*Given request 1*
In the coyote-calling forum post, what kind of wind does the writer look for instead of wind directly in the face?
*Given request 2*
From the coyote-calling forum post, return word for word the part that opens with the words containing "Originally Posted by" and closes with "rambling but anyway...".

*Text block*
[start]
Originally Posted by Possumal View Post
This info is for consideration by some of the newbies. If you elect to walk into the wind on the way to your stand location, keep in mind that you are making it unlikely that coyotes will hear your approach. At the same time, you are increasing the chance that you will be seen. Coyotes can see movement very well, and they are always watching where they can't smell and smelling where they can't watch. Use this info to work out your own methods.
It's my day to just read through some threads, old and new, and this one made me really think...smell the smoke?

Most of this is me rambling but anyway...

I read once if we drilled a hole large enough to jump down into, and it went through all the planet and out the opposite side when we jump in we'd be falling down. But we'd only be falling down until we reached the center of the earth. After the center as we fell we'd actually be moving UP. (I'm not high I promise)

As I enter a calling area and the wind is in my face I think that no coyote will approach from directly upwind. I know there are rarely "nevers" in calling but I feel why would they approach that way with absolutely no way to get wind of their quarry? So I think it's a bad plan to call here in the East with the wind in my face. I look for a crosswind or any wind other than directly in my face. I believe on a square 20 acre block of woods the Coyotes here spend their days located close to the downwind edge. Here as possumal stated they can sit and SEE all of the downwind side and they can smell anything coming from the upwind side. So I won't walk in with the wind at my face directly in front of the woods. I approach from the side...from a different parcel of land for a crosswind.
[end]
*Data excerpts*
[start]
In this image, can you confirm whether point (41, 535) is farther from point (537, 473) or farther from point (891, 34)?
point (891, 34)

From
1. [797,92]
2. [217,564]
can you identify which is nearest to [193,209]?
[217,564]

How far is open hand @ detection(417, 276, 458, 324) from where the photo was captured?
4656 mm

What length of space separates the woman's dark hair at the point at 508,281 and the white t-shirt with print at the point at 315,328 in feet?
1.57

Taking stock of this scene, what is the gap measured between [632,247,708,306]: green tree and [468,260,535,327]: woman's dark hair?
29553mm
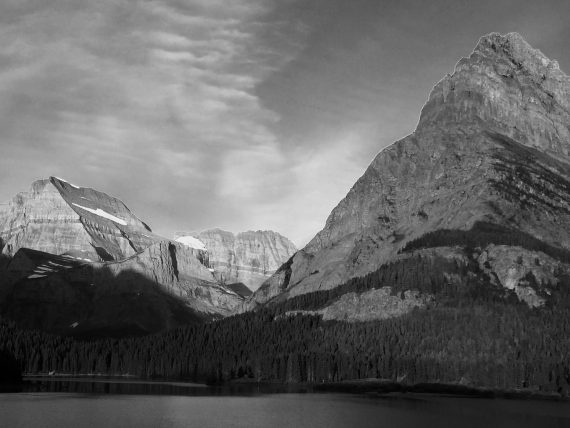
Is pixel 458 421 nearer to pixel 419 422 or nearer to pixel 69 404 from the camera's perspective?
[end]
*Full answer 1*
A crosswind, or any wind other than one directly in the face.

*Full answer 2*
Originally Posted by Possumal View Post
This info is for consideration by some of the newbies. If you elect to walk into the wind on the way to your stand location, keep in mind that you are making it unlikely that coyotes will hear your approach. At the same time, you are increasing the chance that you will be seen. Coyotes can see movement very well, and they are always watching where they can't smell and smelling where they can't watch. Use this info to work out your own methods.
It's my day to just read through some threads, old and new, and this one made me really think...smell the smoke?

Most of this is me rambling but anyway...